• _AIM_
Write out the line with "What is the separation distance between" and every later line through the end of the data below, exactly as given, with no pictures in the copy.

Questions about pictured scenes:
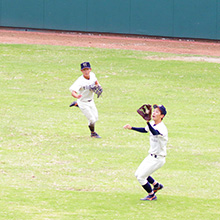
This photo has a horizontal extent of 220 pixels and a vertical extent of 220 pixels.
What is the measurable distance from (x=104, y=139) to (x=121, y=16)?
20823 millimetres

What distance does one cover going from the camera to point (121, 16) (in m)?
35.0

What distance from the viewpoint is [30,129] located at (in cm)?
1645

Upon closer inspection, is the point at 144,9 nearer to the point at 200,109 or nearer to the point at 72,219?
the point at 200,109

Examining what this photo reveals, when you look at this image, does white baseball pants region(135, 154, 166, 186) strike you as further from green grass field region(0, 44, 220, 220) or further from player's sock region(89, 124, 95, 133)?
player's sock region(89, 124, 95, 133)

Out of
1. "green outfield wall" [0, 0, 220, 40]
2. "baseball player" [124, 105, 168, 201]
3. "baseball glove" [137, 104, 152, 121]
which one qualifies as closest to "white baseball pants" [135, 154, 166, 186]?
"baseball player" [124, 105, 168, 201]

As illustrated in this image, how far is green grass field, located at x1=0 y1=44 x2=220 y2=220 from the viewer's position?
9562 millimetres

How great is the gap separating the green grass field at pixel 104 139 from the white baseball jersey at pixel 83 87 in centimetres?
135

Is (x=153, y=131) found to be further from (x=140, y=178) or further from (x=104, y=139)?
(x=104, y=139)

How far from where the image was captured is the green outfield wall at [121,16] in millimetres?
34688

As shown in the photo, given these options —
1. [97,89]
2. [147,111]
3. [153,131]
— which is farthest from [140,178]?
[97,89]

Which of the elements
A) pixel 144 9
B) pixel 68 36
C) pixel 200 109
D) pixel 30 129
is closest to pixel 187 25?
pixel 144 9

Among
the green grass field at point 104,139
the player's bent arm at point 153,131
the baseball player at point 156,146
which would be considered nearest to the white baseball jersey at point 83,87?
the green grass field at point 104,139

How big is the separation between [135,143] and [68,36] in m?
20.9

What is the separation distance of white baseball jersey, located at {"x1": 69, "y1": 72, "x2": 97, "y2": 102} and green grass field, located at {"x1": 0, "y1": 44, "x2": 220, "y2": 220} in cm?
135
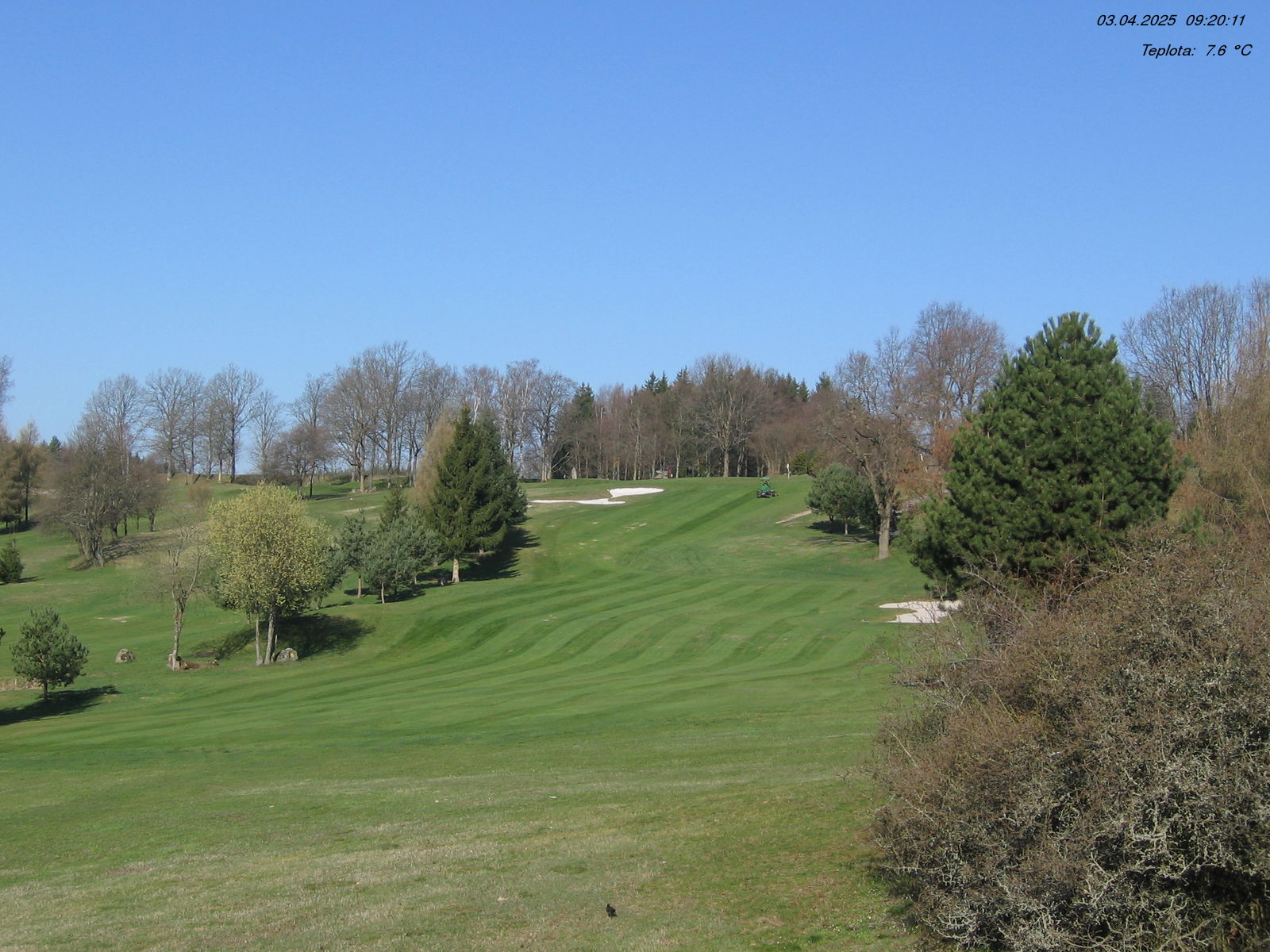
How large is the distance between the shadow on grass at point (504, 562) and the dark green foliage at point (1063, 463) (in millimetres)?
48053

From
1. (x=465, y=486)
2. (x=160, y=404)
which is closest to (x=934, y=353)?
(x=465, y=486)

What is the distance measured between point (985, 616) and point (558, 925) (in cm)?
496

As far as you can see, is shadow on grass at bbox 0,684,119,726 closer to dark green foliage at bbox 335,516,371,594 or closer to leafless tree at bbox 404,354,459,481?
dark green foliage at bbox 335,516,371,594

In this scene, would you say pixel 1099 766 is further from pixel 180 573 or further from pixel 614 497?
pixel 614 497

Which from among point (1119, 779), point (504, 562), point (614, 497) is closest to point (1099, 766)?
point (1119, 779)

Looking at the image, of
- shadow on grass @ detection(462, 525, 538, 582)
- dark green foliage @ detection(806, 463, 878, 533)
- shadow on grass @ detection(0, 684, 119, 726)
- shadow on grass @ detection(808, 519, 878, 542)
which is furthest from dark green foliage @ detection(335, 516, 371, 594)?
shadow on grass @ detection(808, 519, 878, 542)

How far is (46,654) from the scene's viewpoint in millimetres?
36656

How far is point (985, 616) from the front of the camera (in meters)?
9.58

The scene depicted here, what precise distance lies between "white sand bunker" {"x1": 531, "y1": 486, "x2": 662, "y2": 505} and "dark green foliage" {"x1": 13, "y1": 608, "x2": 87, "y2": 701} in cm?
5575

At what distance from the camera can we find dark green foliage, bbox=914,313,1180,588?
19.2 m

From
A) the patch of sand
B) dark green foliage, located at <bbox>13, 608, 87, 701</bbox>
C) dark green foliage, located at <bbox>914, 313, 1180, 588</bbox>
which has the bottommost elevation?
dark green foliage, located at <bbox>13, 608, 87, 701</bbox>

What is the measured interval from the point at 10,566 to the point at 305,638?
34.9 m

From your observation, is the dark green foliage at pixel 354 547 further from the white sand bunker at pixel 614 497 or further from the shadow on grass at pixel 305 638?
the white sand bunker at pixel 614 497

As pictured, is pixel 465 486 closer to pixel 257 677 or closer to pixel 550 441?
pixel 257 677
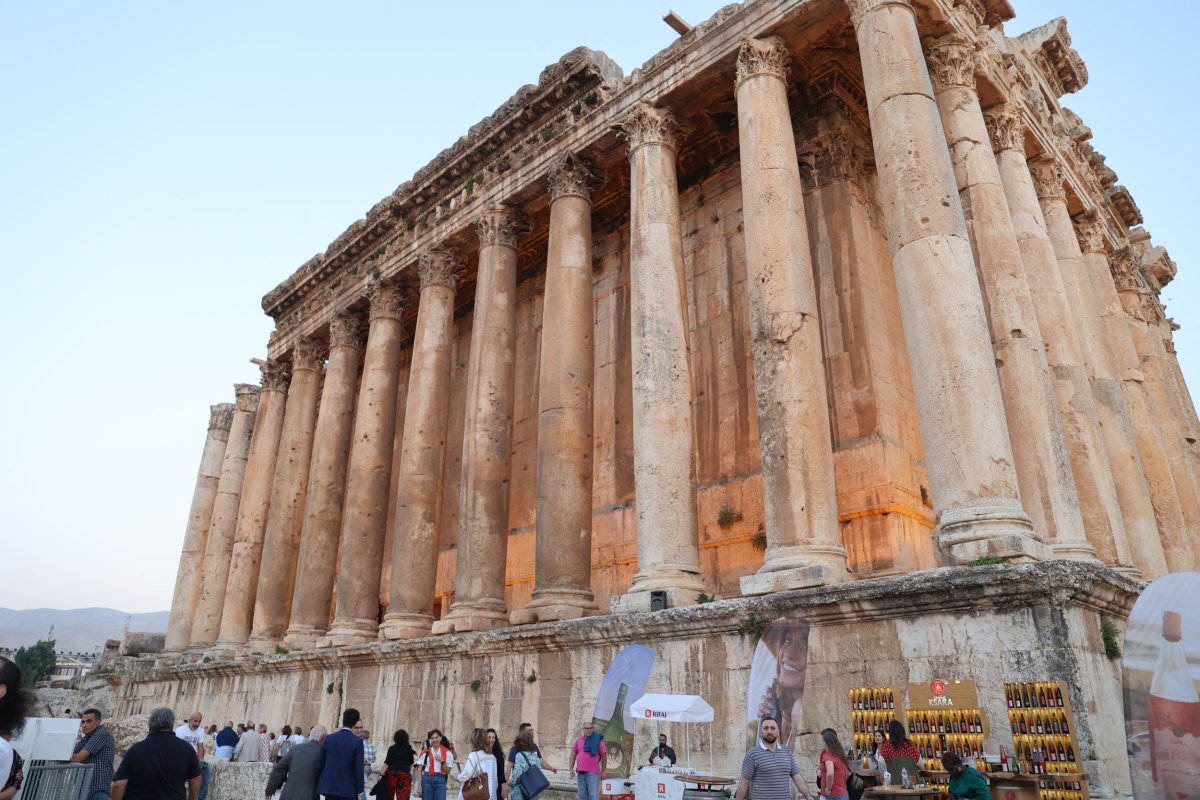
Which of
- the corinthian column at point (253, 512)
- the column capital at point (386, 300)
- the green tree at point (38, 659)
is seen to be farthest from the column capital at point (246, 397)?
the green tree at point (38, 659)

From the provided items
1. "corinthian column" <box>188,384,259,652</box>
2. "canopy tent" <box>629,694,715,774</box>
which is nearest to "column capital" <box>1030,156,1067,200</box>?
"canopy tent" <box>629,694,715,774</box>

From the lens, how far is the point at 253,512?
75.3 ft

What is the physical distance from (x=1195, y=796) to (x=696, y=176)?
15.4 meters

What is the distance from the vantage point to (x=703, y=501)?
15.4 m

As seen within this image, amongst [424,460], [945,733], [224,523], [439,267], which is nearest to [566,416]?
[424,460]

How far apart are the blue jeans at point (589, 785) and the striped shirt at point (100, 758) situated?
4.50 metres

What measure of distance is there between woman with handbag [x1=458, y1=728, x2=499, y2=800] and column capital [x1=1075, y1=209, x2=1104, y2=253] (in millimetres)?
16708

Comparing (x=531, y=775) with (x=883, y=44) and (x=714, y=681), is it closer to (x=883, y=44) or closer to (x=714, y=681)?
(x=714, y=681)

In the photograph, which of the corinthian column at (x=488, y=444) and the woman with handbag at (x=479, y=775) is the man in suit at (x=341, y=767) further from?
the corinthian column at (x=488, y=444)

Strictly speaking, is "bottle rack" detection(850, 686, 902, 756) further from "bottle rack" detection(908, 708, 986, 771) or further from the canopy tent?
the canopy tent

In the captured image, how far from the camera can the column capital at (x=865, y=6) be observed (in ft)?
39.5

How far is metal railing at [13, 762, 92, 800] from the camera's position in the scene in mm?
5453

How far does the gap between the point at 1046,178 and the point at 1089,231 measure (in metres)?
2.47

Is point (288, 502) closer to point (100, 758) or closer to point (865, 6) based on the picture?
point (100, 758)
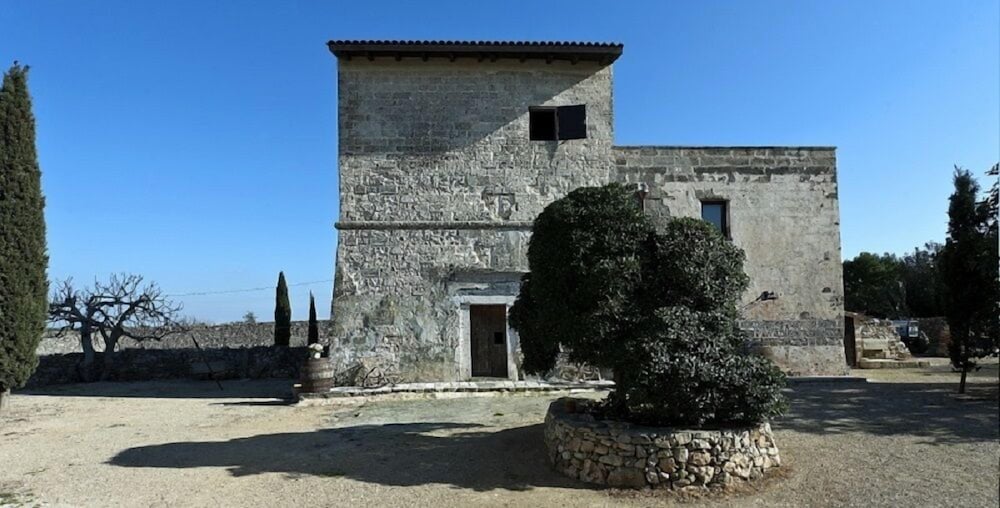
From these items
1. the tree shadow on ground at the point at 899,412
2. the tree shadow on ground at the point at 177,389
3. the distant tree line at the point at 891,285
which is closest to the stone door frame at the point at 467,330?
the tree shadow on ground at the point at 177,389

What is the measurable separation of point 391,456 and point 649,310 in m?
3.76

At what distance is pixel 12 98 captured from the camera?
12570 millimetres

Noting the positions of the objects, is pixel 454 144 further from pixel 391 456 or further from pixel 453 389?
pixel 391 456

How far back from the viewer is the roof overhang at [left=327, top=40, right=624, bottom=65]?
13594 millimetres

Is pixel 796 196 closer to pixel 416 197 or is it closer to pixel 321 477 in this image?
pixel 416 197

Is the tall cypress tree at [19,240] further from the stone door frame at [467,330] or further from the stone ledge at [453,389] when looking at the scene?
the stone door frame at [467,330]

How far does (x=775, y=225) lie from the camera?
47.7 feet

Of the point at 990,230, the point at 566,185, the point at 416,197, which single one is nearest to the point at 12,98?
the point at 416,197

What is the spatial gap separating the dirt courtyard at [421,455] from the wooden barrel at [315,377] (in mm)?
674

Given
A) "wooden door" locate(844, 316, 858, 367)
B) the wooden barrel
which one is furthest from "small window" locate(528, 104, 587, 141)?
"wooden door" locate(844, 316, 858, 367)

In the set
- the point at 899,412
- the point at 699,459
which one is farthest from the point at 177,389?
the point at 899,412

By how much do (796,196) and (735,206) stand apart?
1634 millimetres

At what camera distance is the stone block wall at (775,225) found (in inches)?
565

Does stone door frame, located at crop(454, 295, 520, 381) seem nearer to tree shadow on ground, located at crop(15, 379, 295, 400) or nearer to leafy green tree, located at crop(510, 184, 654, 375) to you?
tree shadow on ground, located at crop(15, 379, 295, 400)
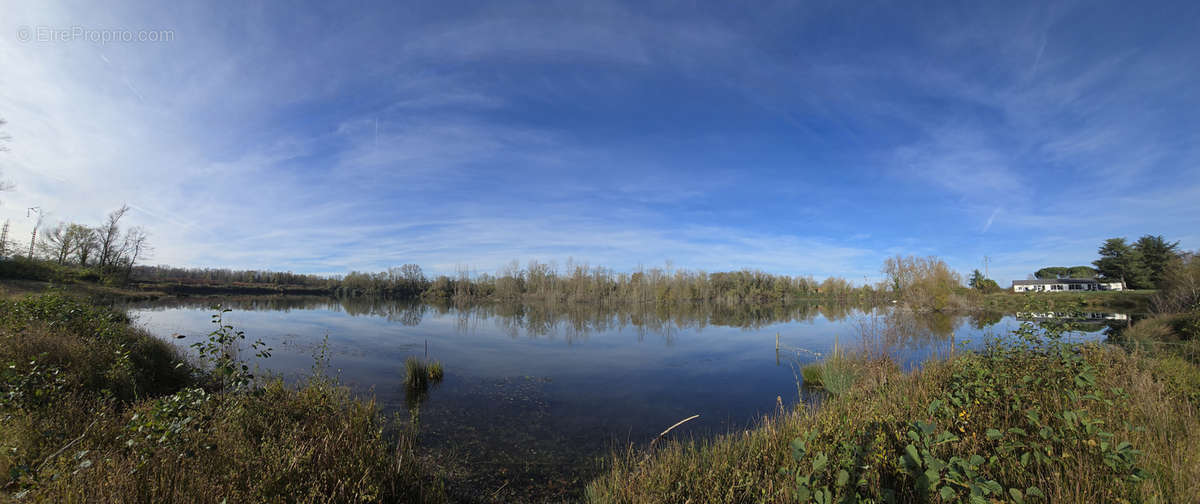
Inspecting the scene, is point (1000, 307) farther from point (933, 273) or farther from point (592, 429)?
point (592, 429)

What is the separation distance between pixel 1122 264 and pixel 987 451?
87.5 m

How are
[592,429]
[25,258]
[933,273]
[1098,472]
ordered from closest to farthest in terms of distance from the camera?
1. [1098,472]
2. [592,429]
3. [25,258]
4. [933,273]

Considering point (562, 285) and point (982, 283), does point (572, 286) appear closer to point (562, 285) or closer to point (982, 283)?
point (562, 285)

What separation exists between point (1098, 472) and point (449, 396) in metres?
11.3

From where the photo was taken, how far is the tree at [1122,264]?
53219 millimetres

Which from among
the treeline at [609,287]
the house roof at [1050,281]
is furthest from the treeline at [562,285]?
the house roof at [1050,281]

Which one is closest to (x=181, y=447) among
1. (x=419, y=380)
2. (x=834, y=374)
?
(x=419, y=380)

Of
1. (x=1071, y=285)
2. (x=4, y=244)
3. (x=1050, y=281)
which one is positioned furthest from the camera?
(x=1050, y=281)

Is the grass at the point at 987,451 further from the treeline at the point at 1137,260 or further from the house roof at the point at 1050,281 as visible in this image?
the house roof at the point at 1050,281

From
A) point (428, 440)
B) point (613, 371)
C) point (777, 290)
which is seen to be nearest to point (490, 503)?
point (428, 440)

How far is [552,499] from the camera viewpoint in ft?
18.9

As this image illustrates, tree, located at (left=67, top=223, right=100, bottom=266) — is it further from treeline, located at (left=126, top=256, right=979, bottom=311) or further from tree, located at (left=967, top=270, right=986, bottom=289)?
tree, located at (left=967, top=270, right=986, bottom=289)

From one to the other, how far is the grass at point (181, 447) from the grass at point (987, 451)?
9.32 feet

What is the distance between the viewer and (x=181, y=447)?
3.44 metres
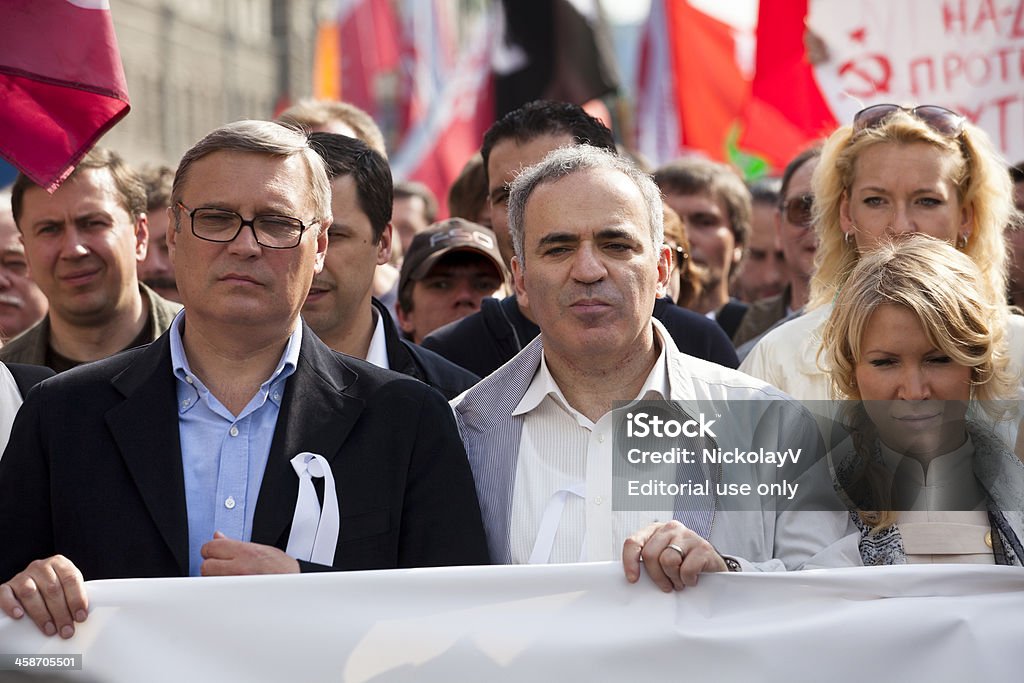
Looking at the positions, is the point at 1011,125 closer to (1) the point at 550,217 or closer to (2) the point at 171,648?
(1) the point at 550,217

• _RESPONSE BELOW_
What is the separation distance between pixel 1122 264 and pixel 987 451?
87.5 m

How are
[592,429]
[25,258]
[933,273]
[1098,472]
ordered from closest to farthest in terms of distance from the camera?
1. [1098,472]
2. [592,429]
3. [25,258]
4. [933,273]

Considering point (562, 285) and point (982, 283), does point (572, 286) appear closer to point (562, 285) or closer to point (982, 283)?
point (562, 285)

What separation exists between point (1098, 472) and point (449, 396) in metres?
11.3

From where the photo was taken, how far is the tree at [1122,264]?
53219 millimetres

Which from among
the treeline at [609,287]
the house roof at [1050,281]
is furthest from the treeline at [562,285]?
the house roof at [1050,281]

Which one is closest to (x=181, y=447) among
1. (x=419, y=380)
2. (x=834, y=374)
?
(x=419, y=380)

Of
1. (x=1071, y=285)
2. (x=4, y=244)
3. (x=1050, y=281)
which one is positioned furthest from the camera?
(x=1050, y=281)

Is the grass at the point at 987,451 further from the treeline at the point at 1137,260 or further from the house roof at the point at 1050,281 as visible in this image?
the house roof at the point at 1050,281

From
A) point (428, 440)
B) point (613, 371)
C) point (777, 290)
which is seen to be nearest to point (490, 503)?
point (428, 440)

How far is [552,499] from the camera viewpoint in ft?
18.9

As this image illustrates, tree, located at (left=67, top=223, right=100, bottom=266) — is it further from treeline, located at (left=126, top=256, right=979, bottom=311) or further from tree, located at (left=967, top=270, right=986, bottom=289)?
tree, located at (left=967, top=270, right=986, bottom=289)

From one to the other, how far is the grass at point (181, 447) from the grass at point (987, 451)?
9.32 feet

What is the distance between the viewer and (x=181, y=447)?
3.44 metres
Looking at the positions, is the point at 1011,125 closer to (1) the point at 550,217 or closer to (2) the point at 171,648?
(1) the point at 550,217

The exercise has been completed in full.